◆ TASK INSTRUCTIONS
Copy all of the data below word for word, leaving out the pictures.

◆ MATERIAL PROVIDED
▬▬▬

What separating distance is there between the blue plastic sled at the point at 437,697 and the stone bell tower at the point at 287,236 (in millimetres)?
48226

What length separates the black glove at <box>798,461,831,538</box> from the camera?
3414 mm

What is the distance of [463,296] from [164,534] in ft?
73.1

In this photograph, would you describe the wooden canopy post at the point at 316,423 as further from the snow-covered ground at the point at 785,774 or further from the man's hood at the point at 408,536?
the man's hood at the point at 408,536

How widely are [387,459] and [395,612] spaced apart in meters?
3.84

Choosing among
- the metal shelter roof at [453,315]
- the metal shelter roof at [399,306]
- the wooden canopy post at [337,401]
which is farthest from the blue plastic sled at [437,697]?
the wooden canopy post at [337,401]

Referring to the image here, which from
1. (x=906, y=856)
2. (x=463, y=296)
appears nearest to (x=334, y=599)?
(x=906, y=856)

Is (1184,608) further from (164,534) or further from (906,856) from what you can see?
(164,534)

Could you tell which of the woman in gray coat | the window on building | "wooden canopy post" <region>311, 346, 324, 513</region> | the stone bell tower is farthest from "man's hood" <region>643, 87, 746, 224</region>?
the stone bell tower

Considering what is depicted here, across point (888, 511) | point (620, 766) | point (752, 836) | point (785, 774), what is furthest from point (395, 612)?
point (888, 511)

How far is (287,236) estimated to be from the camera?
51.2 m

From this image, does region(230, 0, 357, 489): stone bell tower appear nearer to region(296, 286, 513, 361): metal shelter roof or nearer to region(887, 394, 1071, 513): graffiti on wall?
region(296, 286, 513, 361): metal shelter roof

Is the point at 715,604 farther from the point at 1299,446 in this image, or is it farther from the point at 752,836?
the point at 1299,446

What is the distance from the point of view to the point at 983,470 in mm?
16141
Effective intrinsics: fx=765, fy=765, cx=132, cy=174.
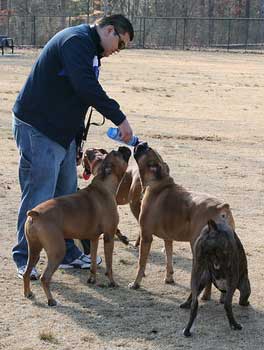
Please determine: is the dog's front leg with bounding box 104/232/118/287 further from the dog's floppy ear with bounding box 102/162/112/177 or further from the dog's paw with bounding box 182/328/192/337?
the dog's paw with bounding box 182/328/192/337

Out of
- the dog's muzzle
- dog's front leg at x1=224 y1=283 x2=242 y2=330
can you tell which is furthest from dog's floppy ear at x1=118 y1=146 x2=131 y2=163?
dog's front leg at x1=224 y1=283 x2=242 y2=330

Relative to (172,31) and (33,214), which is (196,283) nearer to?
(33,214)

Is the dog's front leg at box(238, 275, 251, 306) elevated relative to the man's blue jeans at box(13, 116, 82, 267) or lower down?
lower down

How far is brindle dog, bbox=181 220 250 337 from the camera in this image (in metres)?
5.54

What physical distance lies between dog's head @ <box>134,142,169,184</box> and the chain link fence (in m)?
49.0

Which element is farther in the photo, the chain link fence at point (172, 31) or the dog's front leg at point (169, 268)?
the chain link fence at point (172, 31)

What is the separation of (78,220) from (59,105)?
39.0 inches

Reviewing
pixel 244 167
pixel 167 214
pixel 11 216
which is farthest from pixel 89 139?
pixel 167 214

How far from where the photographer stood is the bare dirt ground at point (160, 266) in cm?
552

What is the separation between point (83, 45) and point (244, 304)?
2.46 metres

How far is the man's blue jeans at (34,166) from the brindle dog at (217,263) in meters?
1.62

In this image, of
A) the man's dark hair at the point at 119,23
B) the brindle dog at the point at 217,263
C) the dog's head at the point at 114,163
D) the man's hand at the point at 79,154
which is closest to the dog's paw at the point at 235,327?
the brindle dog at the point at 217,263

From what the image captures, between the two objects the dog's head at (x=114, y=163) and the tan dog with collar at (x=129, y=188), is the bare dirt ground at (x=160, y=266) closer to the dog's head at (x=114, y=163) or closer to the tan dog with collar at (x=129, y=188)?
the tan dog with collar at (x=129, y=188)

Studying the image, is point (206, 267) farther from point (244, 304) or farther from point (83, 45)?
point (83, 45)
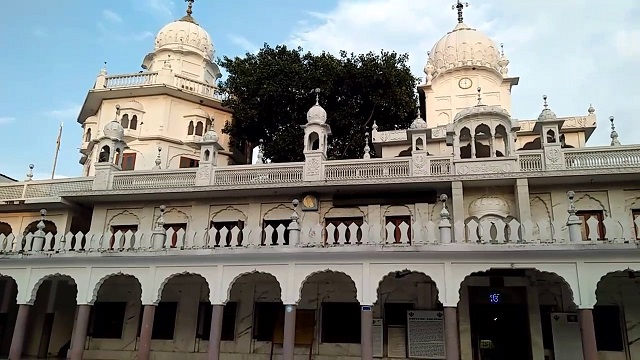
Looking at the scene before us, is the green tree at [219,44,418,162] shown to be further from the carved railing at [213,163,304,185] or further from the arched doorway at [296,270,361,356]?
the arched doorway at [296,270,361,356]

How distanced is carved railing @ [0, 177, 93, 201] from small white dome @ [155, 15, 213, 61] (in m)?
10.3

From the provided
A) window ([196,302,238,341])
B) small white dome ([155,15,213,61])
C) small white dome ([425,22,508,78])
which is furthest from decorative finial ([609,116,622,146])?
small white dome ([155,15,213,61])

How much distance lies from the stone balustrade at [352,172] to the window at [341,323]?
13.5 feet

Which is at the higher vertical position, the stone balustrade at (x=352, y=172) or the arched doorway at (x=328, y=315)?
the stone balustrade at (x=352, y=172)

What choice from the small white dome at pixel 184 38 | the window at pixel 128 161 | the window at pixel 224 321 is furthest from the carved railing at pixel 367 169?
the small white dome at pixel 184 38

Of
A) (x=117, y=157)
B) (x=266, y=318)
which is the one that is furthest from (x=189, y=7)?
(x=266, y=318)

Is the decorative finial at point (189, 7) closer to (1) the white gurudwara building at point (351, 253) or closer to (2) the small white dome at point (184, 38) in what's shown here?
(2) the small white dome at point (184, 38)

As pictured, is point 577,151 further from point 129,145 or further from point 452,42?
point 129,145

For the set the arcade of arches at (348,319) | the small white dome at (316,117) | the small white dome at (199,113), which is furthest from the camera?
the small white dome at (199,113)

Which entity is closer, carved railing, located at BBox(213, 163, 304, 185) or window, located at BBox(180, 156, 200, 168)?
carved railing, located at BBox(213, 163, 304, 185)

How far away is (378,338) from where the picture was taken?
54.9 ft

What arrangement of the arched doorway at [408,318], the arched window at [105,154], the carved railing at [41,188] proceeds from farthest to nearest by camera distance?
the arched window at [105,154] < the carved railing at [41,188] < the arched doorway at [408,318]

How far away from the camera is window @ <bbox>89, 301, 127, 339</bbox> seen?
63.6 ft

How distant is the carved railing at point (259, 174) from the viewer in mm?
18750
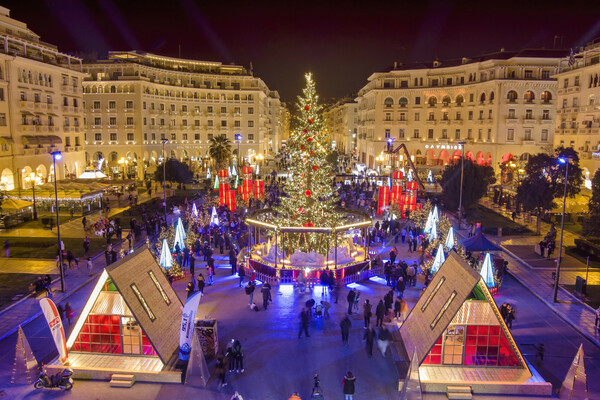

▬▬▬

◆ SOLUTION TO THE PROBLEM
What separating distance is there between the blue plastic sled at the point at 437,697 and the stone bell tower at the point at 287,236 (in millimetres)?
48226

What length separates the black glove at <box>798,461,831,538</box> from the camera?
3414 mm

What is the distance of [463,296] from [164,534] in ft?
73.1

In this photograph, would you describe the wooden canopy post at the point at 316,423 as further from the snow-covered ground at the point at 785,774 or further from the man's hood at the point at 408,536?
the man's hood at the point at 408,536

How widely are [387,459] and [395,612] spaced apart in meters?
3.84

Choosing among
- the metal shelter roof at [453,315]
- the metal shelter roof at [399,306]
- the wooden canopy post at [337,401]
which is farthest from the blue plastic sled at [437,697]?
the wooden canopy post at [337,401]

Referring to the image here, which from
1. (x=906, y=856)
2. (x=463, y=296)
appears nearest to (x=334, y=599)?
(x=906, y=856)

Is (1184,608) further from (164,534) or further from (906,856) from what you can see?
(164,534)

Could you tell which of the woman in gray coat | the window on building | "wooden canopy post" <region>311, 346, 324, 513</region> | the stone bell tower is farthest from "man's hood" <region>643, 87, 746, 224</region>?
the stone bell tower

Considering what is depicted here, across point (888, 511) | point (620, 766) | point (752, 836) | point (785, 774), what is furthest from point (395, 612)?
point (888, 511)

How far is (287,236) estimated to be from the camera?
51.2 m

From this image, does region(230, 0, 357, 489): stone bell tower appear nearer to region(296, 286, 513, 361): metal shelter roof or nearer to region(887, 394, 1071, 513): graffiti on wall?
region(296, 286, 513, 361): metal shelter roof

Is the point at 715,604 farther from the point at 1299,446 in this image, or is it farther from the point at 752,836?
the point at 1299,446

What is the distance from the point of view to the point at 983,470 in mm?
16141
Effective intrinsics: fx=765, fy=765, cx=132, cy=174.
Please determine: is the dog's front leg with bounding box 104/232/118/287 further from the dog's floppy ear with bounding box 102/162/112/177 or further from the dog's paw with bounding box 182/328/192/337?
the dog's paw with bounding box 182/328/192/337

Out of
- the dog's muzzle
- dog's front leg at x1=224 y1=283 x2=242 y2=330
can you tell which is furthest from dog's floppy ear at x1=118 y1=146 x2=131 y2=163?
dog's front leg at x1=224 y1=283 x2=242 y2=330

Relative to (172,31) and (33,214), which is (196,283) nearer to?
(33,214)

Is the dog's front leg at box(238, 275, 251, 306) elevated relative to the man's blue jeans at box(13, 116, 82, 267) or lower down?
lower down

How far is brindle dog, bbox=181 220 250 337 from the camera in this image (in metres)?
5.54

What physical distance lies between dog's head @ <box>134,142,169,184</box> and the chain link fence (in m)?
49.0

Which element is farther in the photo, the chain link fence at point (172, 31) or the dog's front leg at point (169, 268)?
the chain link fence at point (172, 31)

What is the separation of (78,220) from (59,105)?
39.0 inches

Reviewing
pixel 244 167
pixel 167 214
pixel 11 216
which is farthest from pixel 89 139?
pixel 167 214

How far from where the photographer stood is the bare dirt ground at point (160, 266) in cm?
552

What is the separation between point (83, 45) and point (244, 304)?
2.46 metres

How far is the man's blue jeans at (34,166) from the brindle dog at (217,263) in meters?
1.62

In this image, of
A) the man's dark hair at the point at 119,23
B) the brindle dog at the point at 217,263
C) the dog's head at the point at 114,163
D) the man's hand at the point at 79,154
which is closest to the dog's paw at the point at 235,327?
the brindle dog at the point at 217,263

From what the image captures, between the two objects the dog's head at (x=114, y=163) and the tan dog with collar at (x=129, y=188), is the bare dirt ground at (x=160, y=266) closer to the dog's head at (x=114, y=163) or closer to the tan dog with collar at (x=129, y=188)?
the tan dog with collar at (x=129, y=188)

Studying the image, is point (206, 267) farther from point (244, 304) or farther from point (83, 45)?
point (83, 45)
Looking at the scene before us, is the green tree at [219,44,418,162] shown to be further from the carved railing at [213,163,304,185] or further from the arched doorway at [296,270,361,356]?
the arched doorway at [296,270,361,356]

How distanced is carved railing @ [0, 177, 93, 201] from small white dome @ [155, 15, 213, 61] (in m)?
10.3

From the provided
A) window ([196,302,238,341])
B) small white dome ([155,15,213,61])
C) small white dome ([425,22,508,78])
which is furthest from decorative finial ([609,116,622,146])?
small white dome ([155,15,213,61])

How much distance lies from the stone balustrade at [352,172] to the window at [341,323]?
13.5 feet

Which is at the higher vertical position, the stone balustrade at (x=352, y=172) or the arched doorway at (x=328, y=315)?
the stone balustrade at (x=352, y=172)

What choice from the small white dome at pixel 184 38 | the window at pixel 128 161 | the window at pixel 224 321 is furthest from the carved railing at pixel 367 169?
the small white dome at pixel 184 38

Of
A) (x=117, y=157)
B) (x=266, y=318)
which is the one that is furthest from (x=189, y=7)?
(x=266, y=318)

Is the decorative finial at point (189, 7) closer to (1) the white gurudwara building at point (351, 253) or closer to (2) the small white dome at point (184, 38) in what's shown here?
(2) the small white dome at point (184, 38)

As pictured, is point 577,151 further from point 129,145 or further from point 452,42?
point 129,145

For the set the arcade of arches at (348,319) | the small white dome at (316,117) | the small white dome at (199,113), which is furthest from the camera?
the small white dome at (199,113)

Which entity is closer, carved railing, located at BBox(213, 163, 304, 185) or window, located at BBox(180, 156, 200, 168)?
carved railing, located at BBox(213, 163, 304, 185)

How far away is (378,338) from where the picture was taken?
54.9 ft

What arrangement of the arched doorway at [408,318], the arched window at [105,154], the carved railing at [41,188] proceeds from farthest to nearest by camera distance?
the arched window at [105,154] < the carved railing at [41,188] < the arched doorway at [408,318]

How far away from the camera is window @ <bbox>89, 301, 127, 339</bbox> seen?
63.6 ft

How distant is the carved railing at point (259, 174) from the viewer in mm?
18750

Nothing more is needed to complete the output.